• [Supplied passage]
☆ ☆ ☆

State’s constitutional duty

 

      The plaintiffs’ contend that the state has the constitutional duty to provide children with the opportunity to receive and sound basic education and that they cannot avoid that responsibility by blaming local school systems, teachers, or students. 

 

            “That is, a low-performing school cannot excuse itself by claiming that its students performed poorly because many of them lived in poverty or were from poorly educated families. Similarly, such a school cannot excuse itself by claiming that its students watched too much television or chose not to do their homework. The reason such excuses are not allowed is that they run counter to the basic premise of our State’ s education system that all children can learn” (page 35). 

 

      The state’s contention that local officials are responsible for failing students not receiving their opportunity to receive a sound basic education is soundly rejected by the plaintiffs.  Local control has long been a feature of North Carolina public schools but it is not proscribed or required by the Constitution.  The plaintiffs point in their brief that the General Assembly has suspended local control and has occasionally assumed authority.

☆ ☆ ☆

• [Excerpted records]

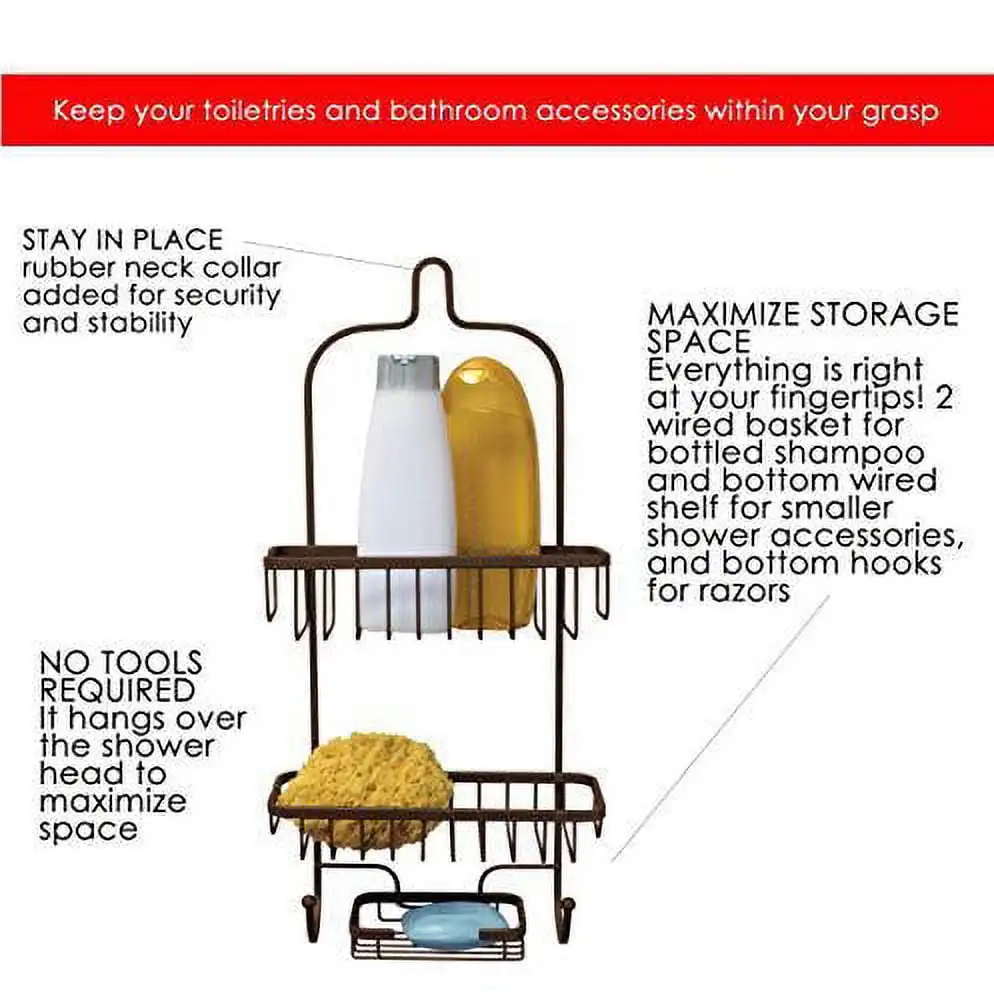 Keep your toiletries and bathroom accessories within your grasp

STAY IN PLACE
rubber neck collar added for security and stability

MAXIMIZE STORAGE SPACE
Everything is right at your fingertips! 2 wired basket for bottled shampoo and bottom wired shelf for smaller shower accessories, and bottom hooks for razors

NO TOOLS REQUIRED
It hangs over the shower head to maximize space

☆ ☆ ☆

• [Exercise]
Can you resume the passage on the state's constitutional duty to provide a sound basic education, starting right after its last sentence?

• [Result below]
 

      “Nevertheless, as the State admits, ‘[t]he legislative and executive branches of State government are ultimately responsible [emphasis added] under the Constitution for establishing a system of public schools in which all students have an opportunity to receive a sound basic education.’  Despite this admission, the State also contends that the plaintiff districts are the ‘root causes’ of students failing to receive a sound basic education, and thus the State should not be held liable. Here, just as with its effort to blame school children, it seeks to avoid liability by finding another scapegoat. This effort to blame local school districts is, however, foreclosed by the Constitution. The Constitution does not impose a duty on local school districts. Rather, it imposes a duty on the State ‘to guard and maintain’ the right to education” (pages 42-43).

 

“The Constitution permits the State flexibility, and it may use a system of local control as long as that system is providing students with the required opportunity for a sound basic education. [emphasis added] Where, as here, students are not receiving the opportunity for a sound basic education, the State cannot excuse its failure by reference to local control, or refuse to remedy the problem out of deference to local school officials. Otherwise the State’ s constitutional duty as defined in Leandro would be meaningless” (page 44).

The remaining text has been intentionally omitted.